Lucy Hope

Personal information
- Born: 30 January 1997 (age 29) Melrose, Scottish Borders, Scotland

Sport
- Sport: Swimming
- Strokes: Freestyle
- Club: Tring SC

Medal record
Women's swimming
Representing Great Britain
World Championships (LC)
| Silver medal – second place | 2024 Doha | 4×200 m freestyle |
| Bronze medal – third place | 2023 Fukuoka | 4×100 m mixed freestyle |
European Championships (LC)
| Gold medal – first place | 2018 Glasgow | 4×200 m freestyle |
| Gold medal – first place | 2020 Budapest | 4×100 m freestyle |
| Gold medal – first place | 2020 Budapest | 4×200 m freestyle |
| Gold medal – first place | 2020 Budapest | 4×100 m mixed freestyle |
| Gold medal – first place | 2020 Budapest | 4×200 m mixed freestyle |
| Gold medal – first place | 2022 Rome | 4×100 m freestyle |
| Gold medal – first place | 2022 Rome | 4×200 m mixed freestyle |
| Silver medal – second place | 2022 Rome | 4×200 m freestyle |
| Silver medal – second place | 2022 Rome | 4×100 m mixed freestyle |
European Championships (SC)
| Gold medal – first place | 2023 Otopeni | 4x50 m mixed freestyle |
| Bronze medal – third place | 2023 Otopeni | Women's 4x50 m freestyle |

= Lucy Hope (swimmer) =

Scottish swimmer (born 1997)

Lucy Hope (born 30 January 1997) is an active Scottish elite swimmer representing Scotland and Great Britain. A freestyle specialist, her most significant success has come in freestyle relay for Great Britain, for whom she has won seven gold medals at European level between 2018 and 2022. She competed at the 2020 Summer Olympics and the 2024 Summer Olympics.

== Career ==
She competed in the women's 4 × 200 metre freestyle relay event at the 2018 European Aquatics Championships, winning the gold medal. She won a further four gold medals in the 2020 European Aquatics Championships in the women's 4 x 100 metre freestyle relay and 4 x 200 metre freestyle relay, and the mixed 4 x 200 metre freestyle relay and 4 x 100 metre freestyle relay In 2022, she was part of the Great Britain team that retained their titles in the women's 4 x 100 metre freestyle and the mixed 4 x 200 metre freestyle, while winning silver medals in the women's 4 x 200 metre freestyle relay and the mixed 4 x 100 metre freestyle relay.

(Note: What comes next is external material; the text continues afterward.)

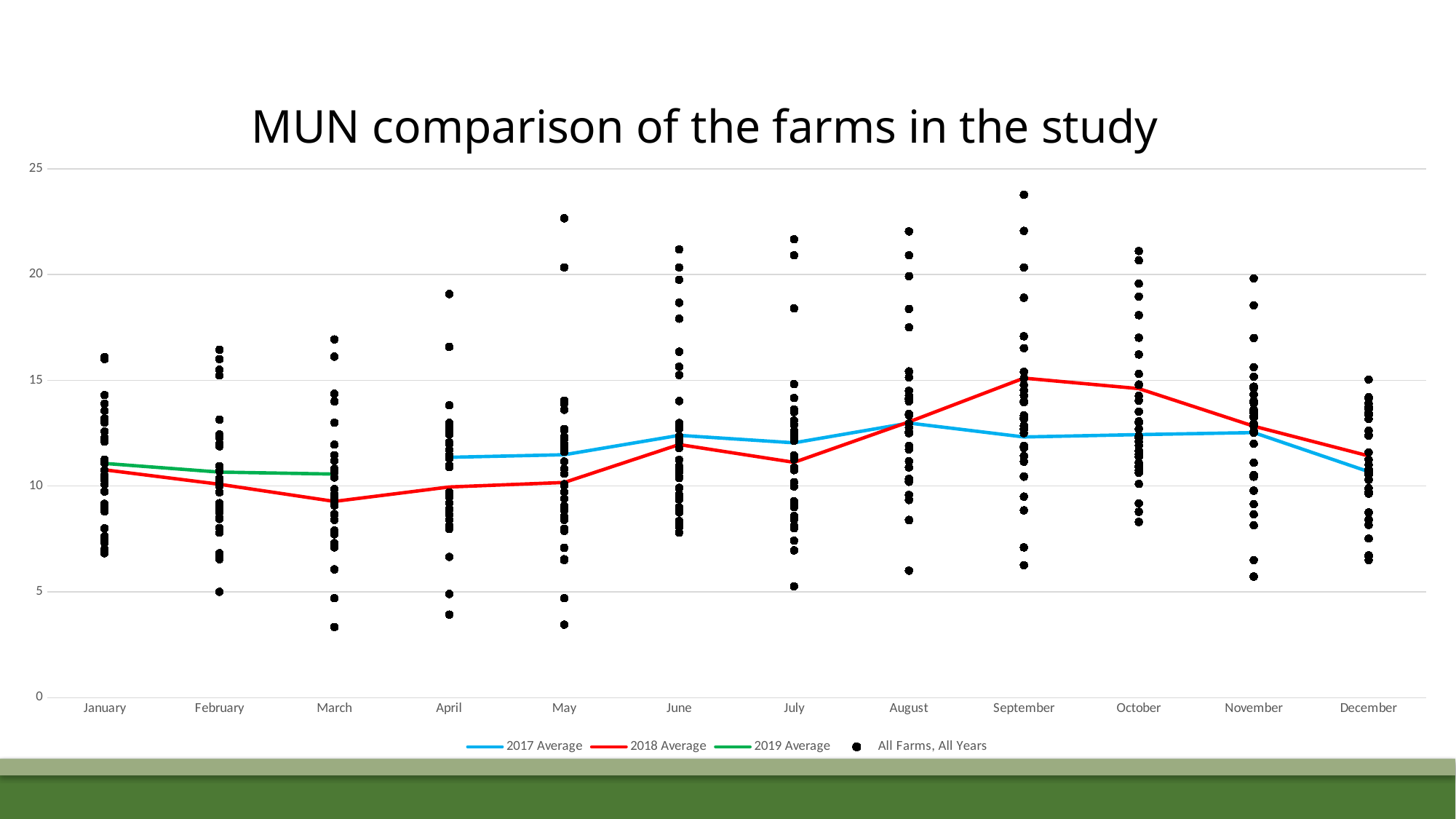
What is the title of the chart? MUN comparison of the farms in the study In May, which is higher: the 2017 Average or the 2018 Average? 2017 Average Is the 2018 Average for March greater or less than 10? less In September, which is higher: the 2017 Average or the 2018 Average? 2018 Average In which month is the 2018 Average lowest? March What kind of chart is shown on the slide? line chart Does the 2018 Average rise or fall from March to September? rise How many series does the legend list? 4 In which month is the 2018 Average highest? September Is the 2017 Average for June greater or less than 10? greater Is the 2019 Average for January greater or less than 10? greater How many months are shown on the x axis? 12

Hope is third on the all time women's list for Great Britain at the European Championship behind Fran Halsall and Freya Anderson.

Hope was selected for the British team for the 2024 Summer Olympics. At the 2024 Olympic Games in Paris, she participated in the women's 4 × 100 metre freestyle relay an dthe women's 4 × 200 metre freestyle relay.